> [TASK TO COMPLETE]
Return the data below unaltered, but strip out the pictures.

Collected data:
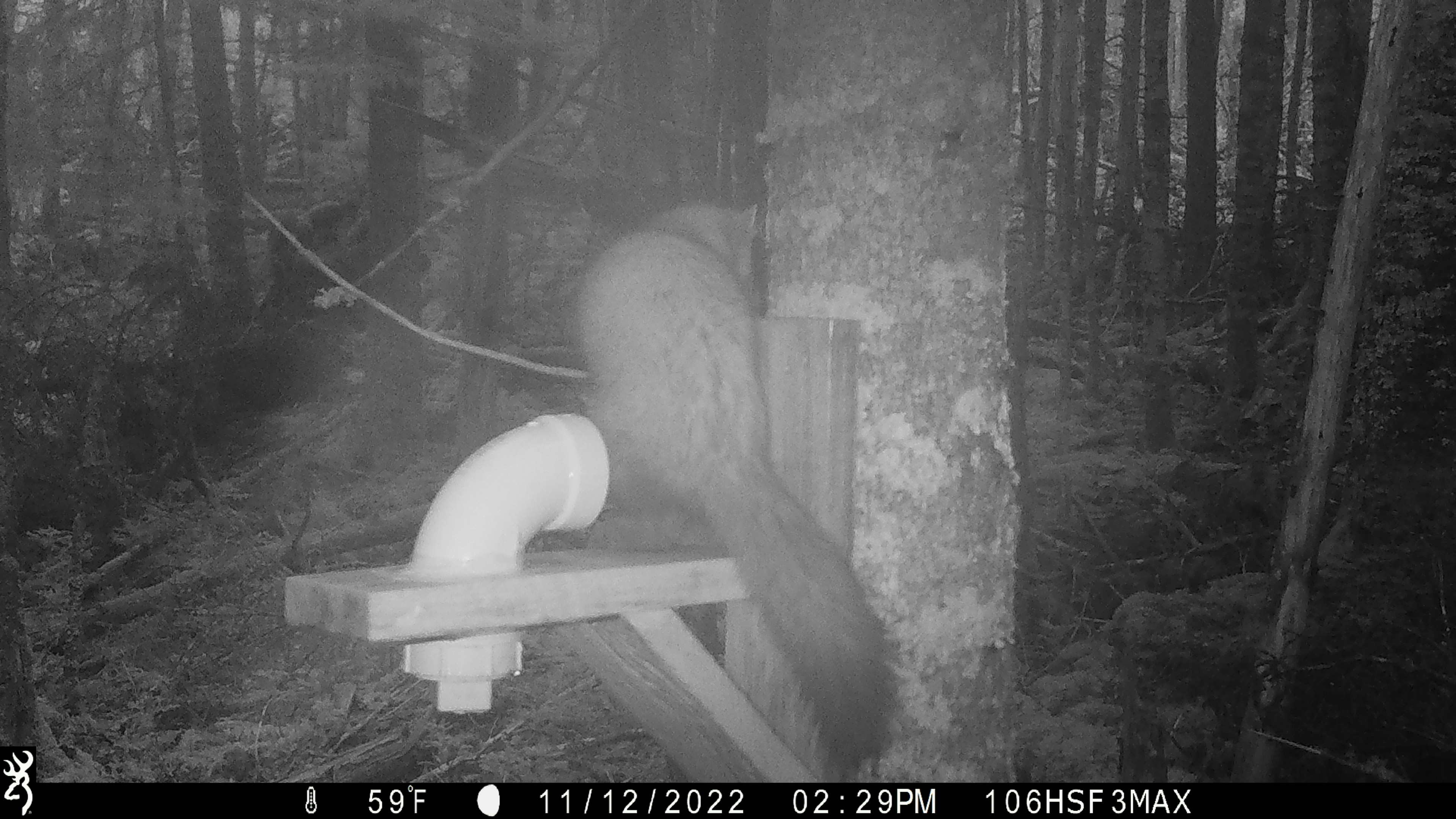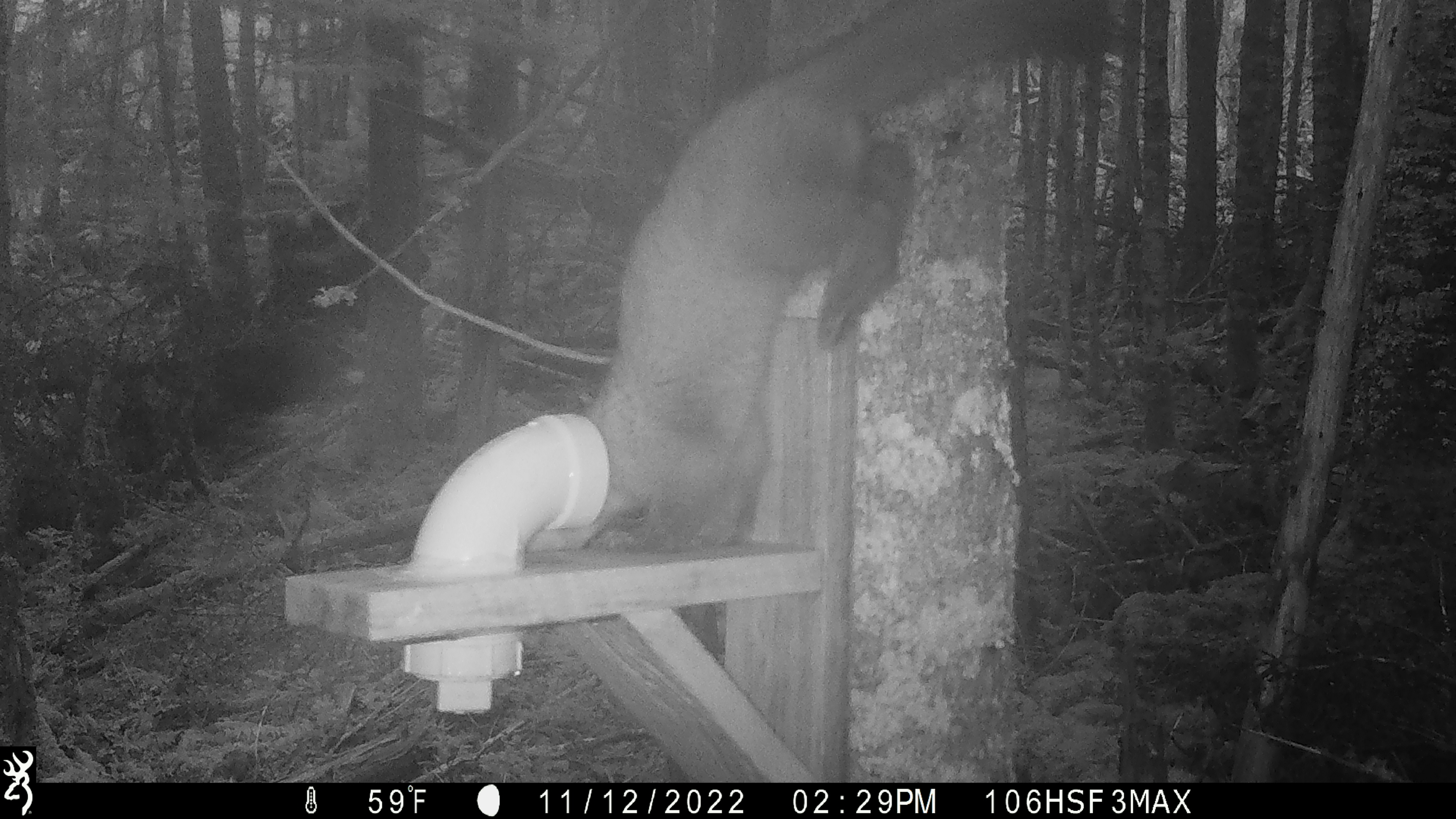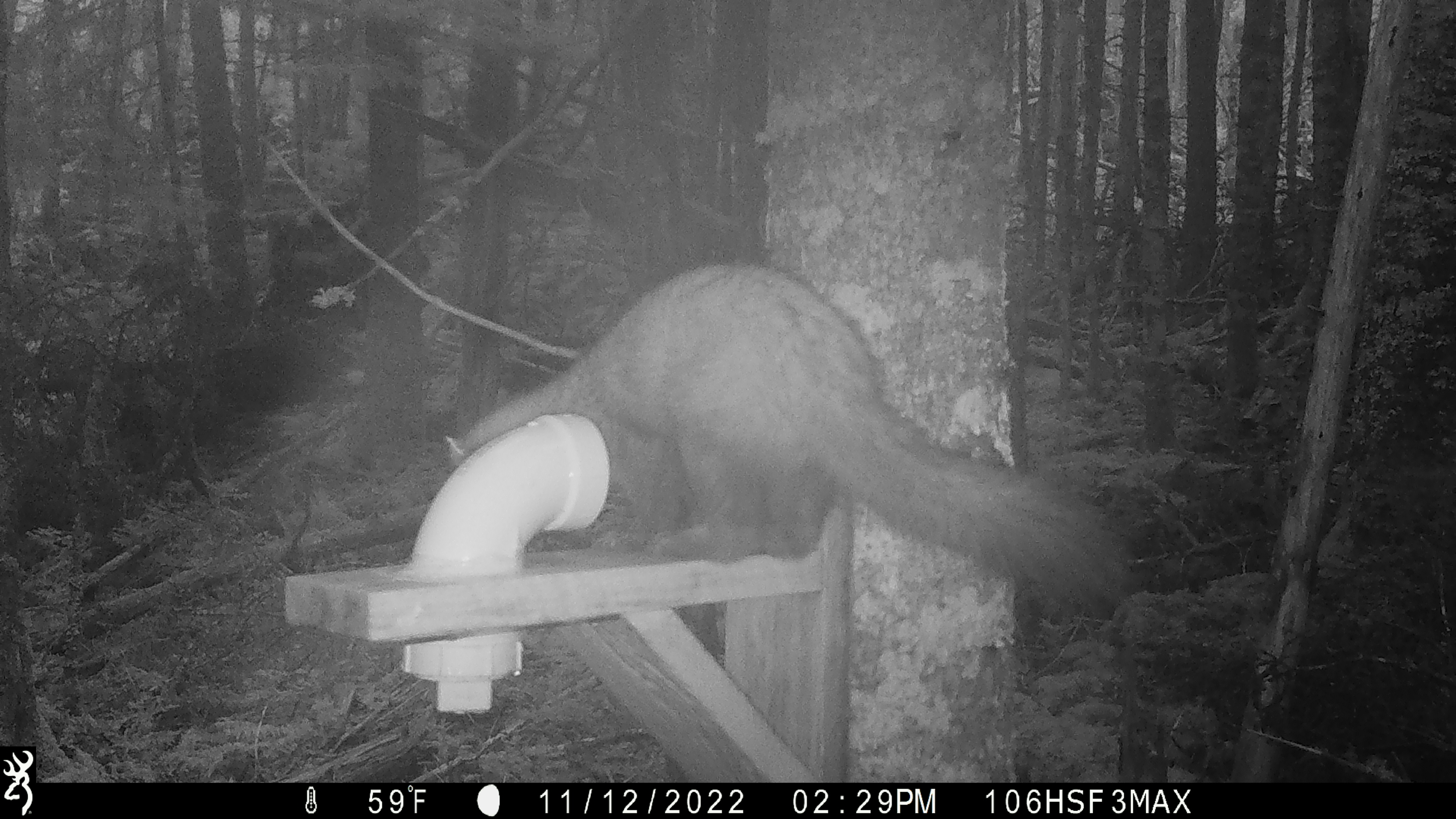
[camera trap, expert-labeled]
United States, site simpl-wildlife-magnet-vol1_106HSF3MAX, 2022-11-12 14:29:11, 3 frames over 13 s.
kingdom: Animalia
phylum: Chordata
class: Mammalia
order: Carnivora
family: Mustelidae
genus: Martes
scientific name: Martes americana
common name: american marten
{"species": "american marten (Martes americana)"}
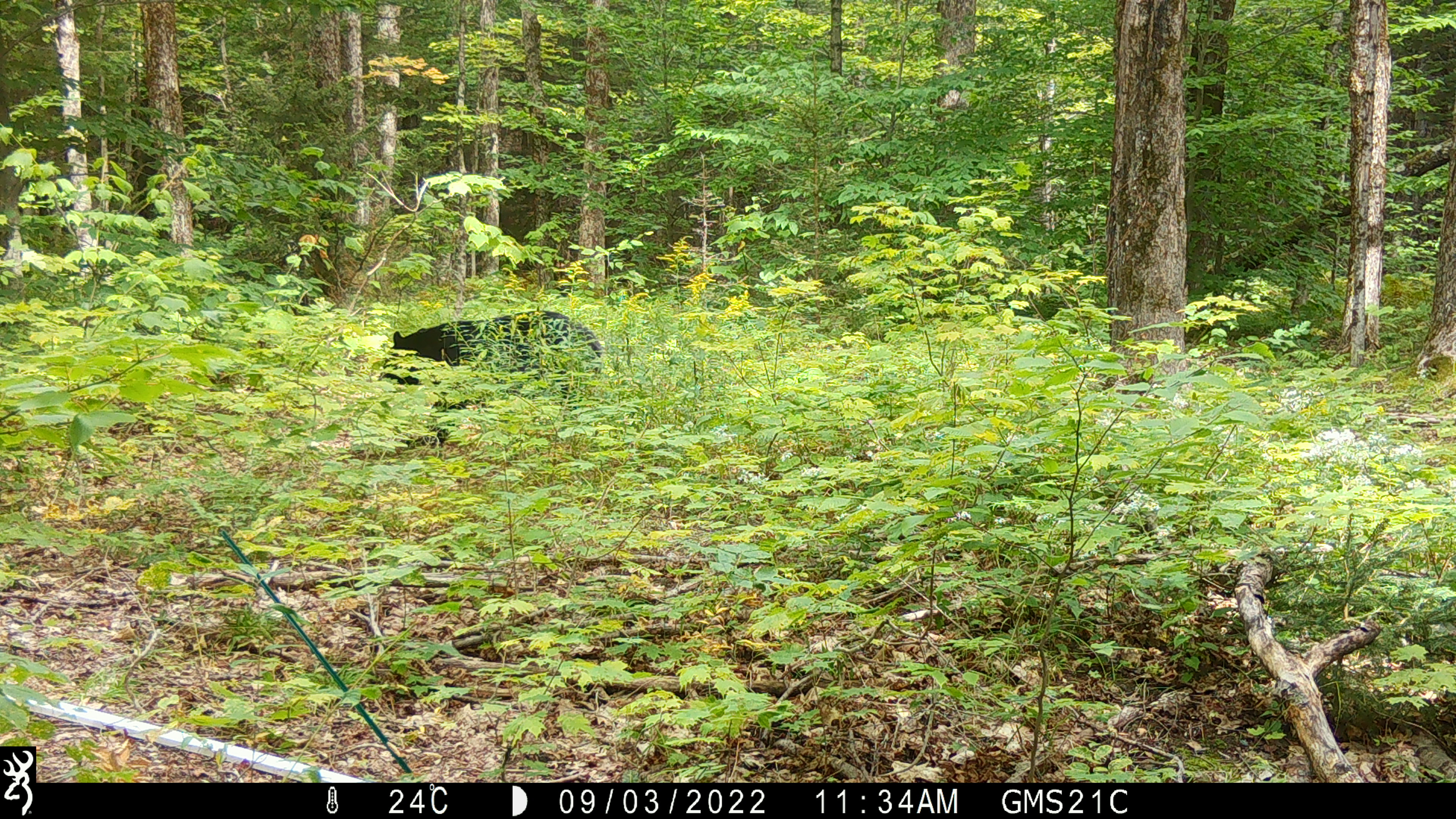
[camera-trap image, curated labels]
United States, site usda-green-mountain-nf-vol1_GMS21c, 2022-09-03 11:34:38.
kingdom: Animalia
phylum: Chordata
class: Mammalia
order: Carnivora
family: Ursidae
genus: Ursus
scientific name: Ursus americanus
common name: black bear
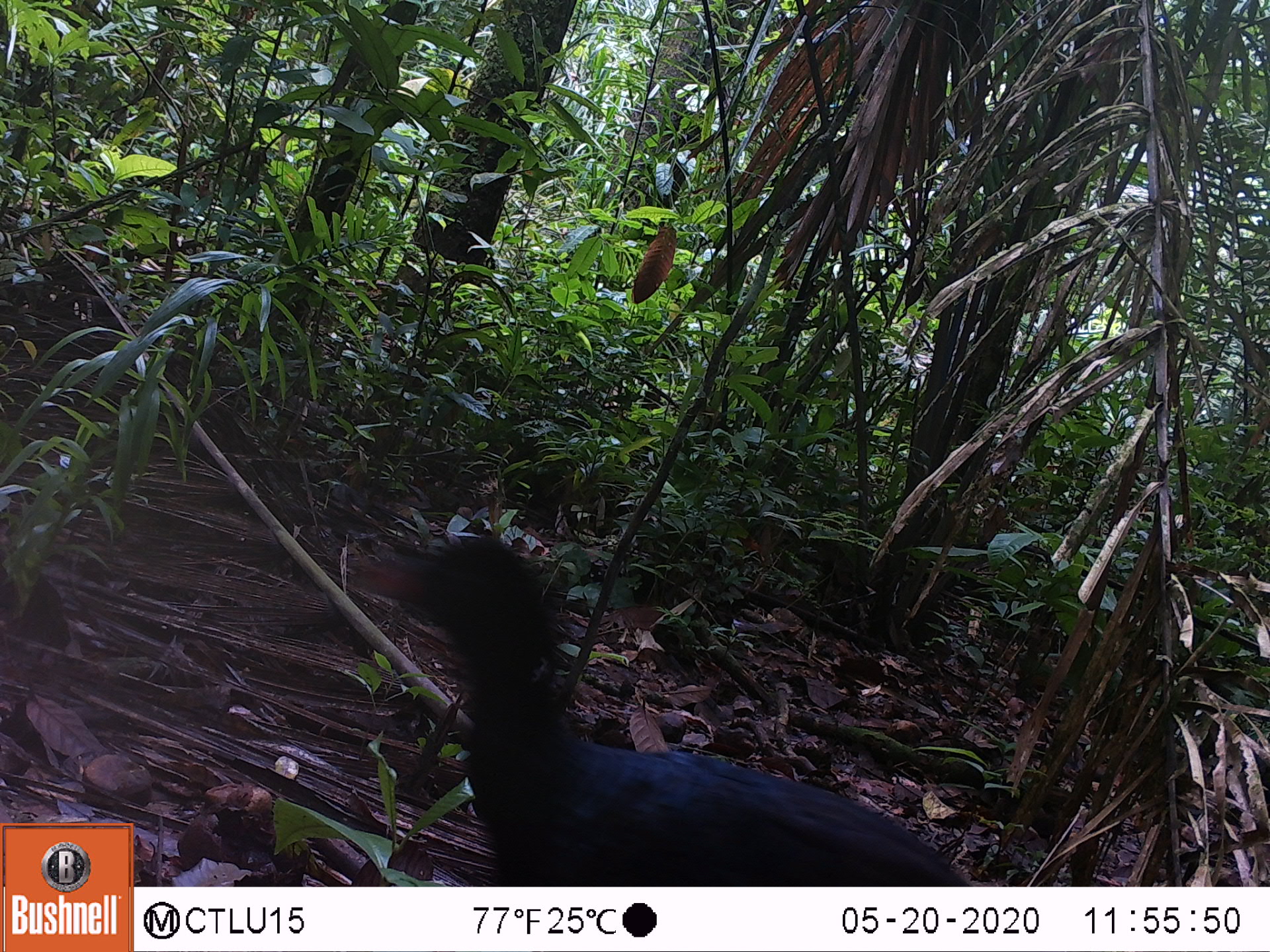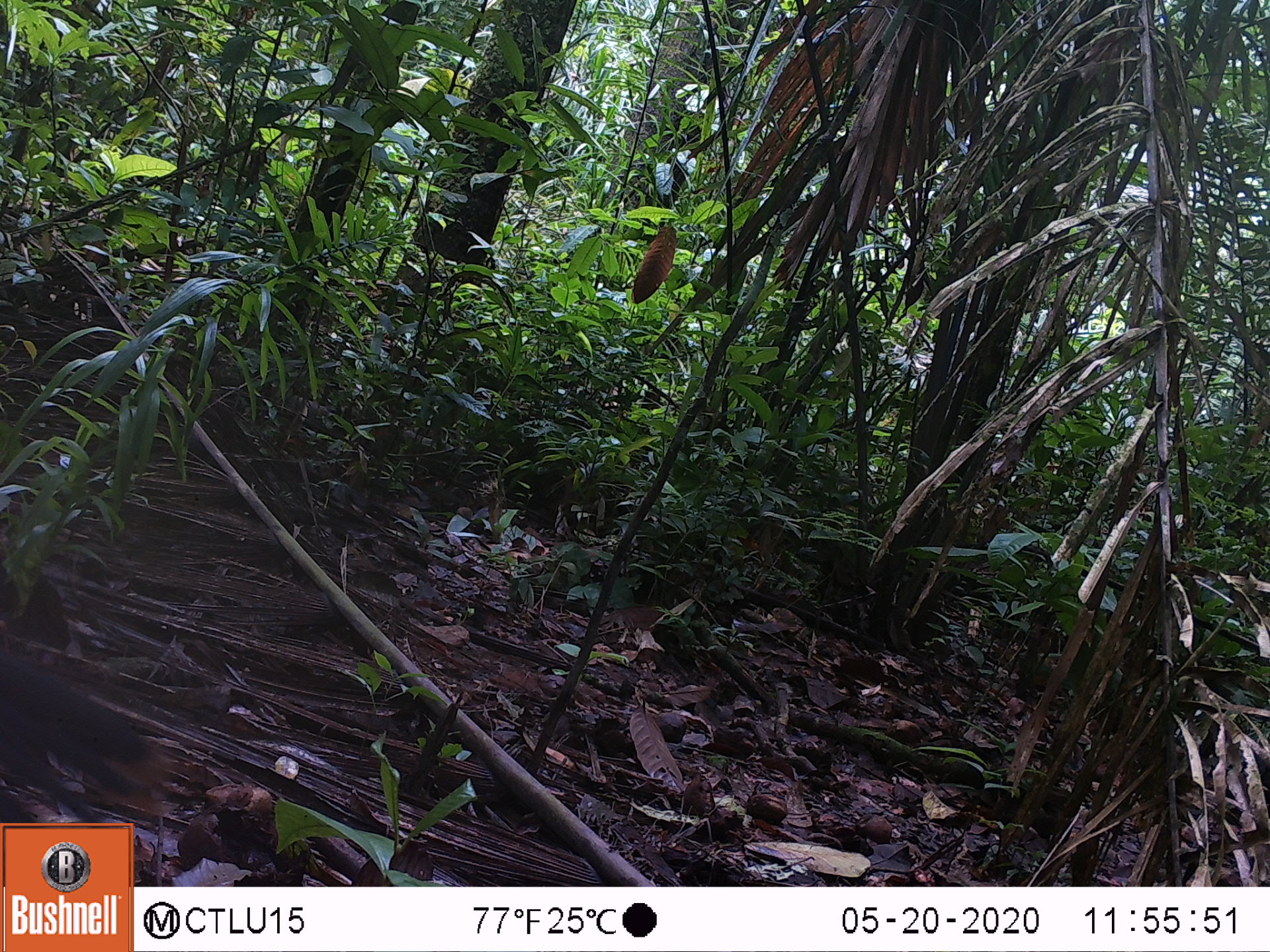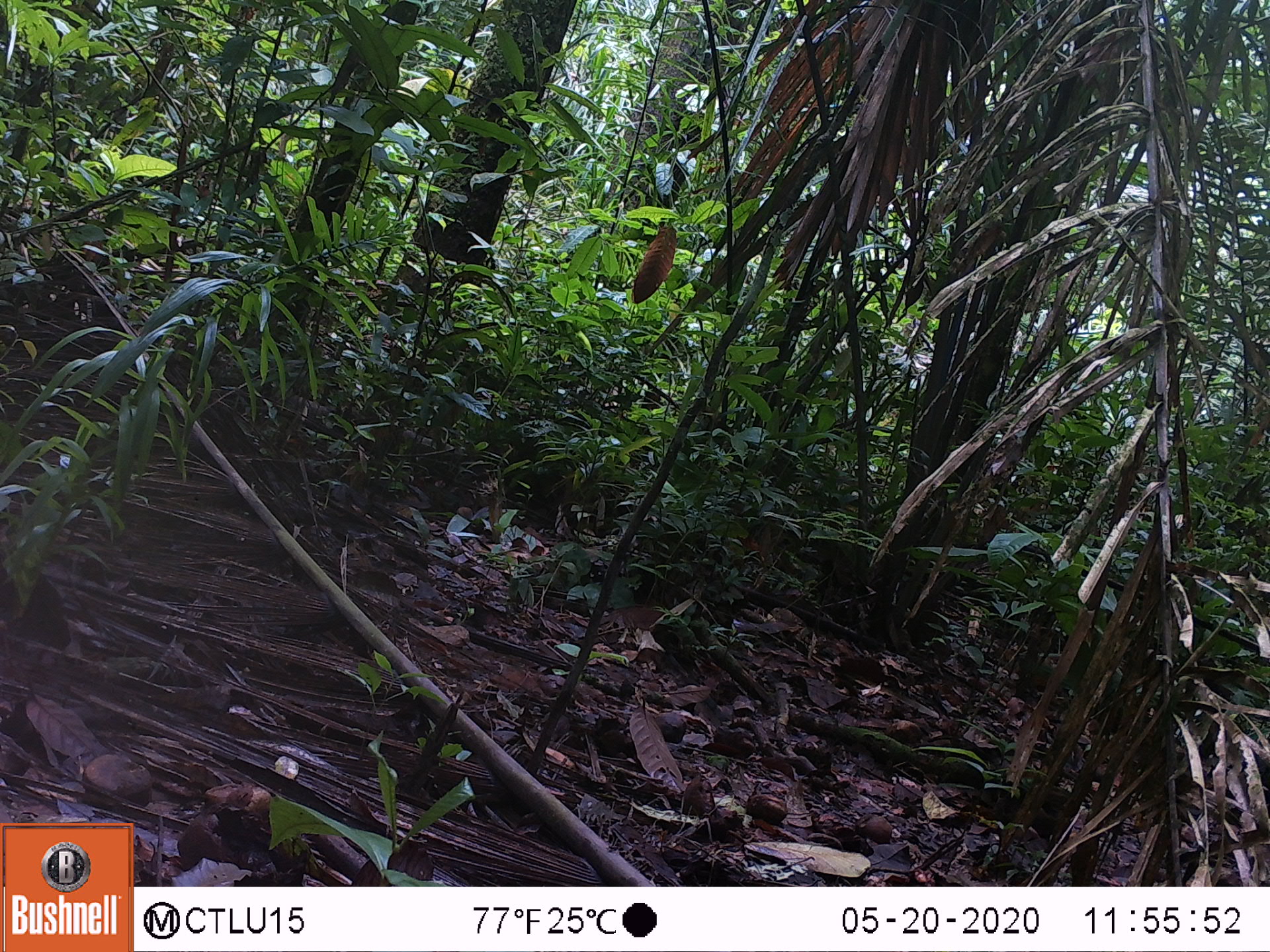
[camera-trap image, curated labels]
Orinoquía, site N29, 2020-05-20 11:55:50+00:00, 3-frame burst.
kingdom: Animalia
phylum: Chordata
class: Aves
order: Galliformes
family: Cracidae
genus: Mitu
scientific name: Mitu salvini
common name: salvin's currasow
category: salvins curassow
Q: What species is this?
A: Salvins curassow (salvin's currasow) (Mitu salvini).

> [REPLY]
[camera trap, expert-labeled]
United States, site simpl-wildlife-magnet-vol1_106HSF3MAX, 2022-11-12 14:29:11, 3 frames over 13 s.
kingdom: Animalia
phylum: Chordata
class: Mammalia
order: Carnivora
family: Mustelidae
genus: Martes
scientific name: Martes americana
common name: american marten
{"species": "american marten (Martes americana)"}
[camera-trap image, curated labels]
United States, site usda-green-mountain-nf-vol1_GMS21c, 2022-09-03 11:34:38.
kingdom: Animalia
phylum: Chordata
class: Mammalia
order: Carnivora
family: Ursidae
genus: Ursus
scientific name: Ursus americanus
common name: black bear
[camera-trap image, curated labels]
Orinoquía, site N29, 2020-05-20 11:55:50+00:00, 3-frame burst.
kingdom: Animalia
phylum: Chordata
class: Aves
order: Galliformes
family: Cracidae
genus: Mitu
scientific name: Mitu salvini
common name: salvin's currasow
category: salvins curassow
Q: What species is this?
A: Salvins curassow (salvin's currasow) (Mitu salvini).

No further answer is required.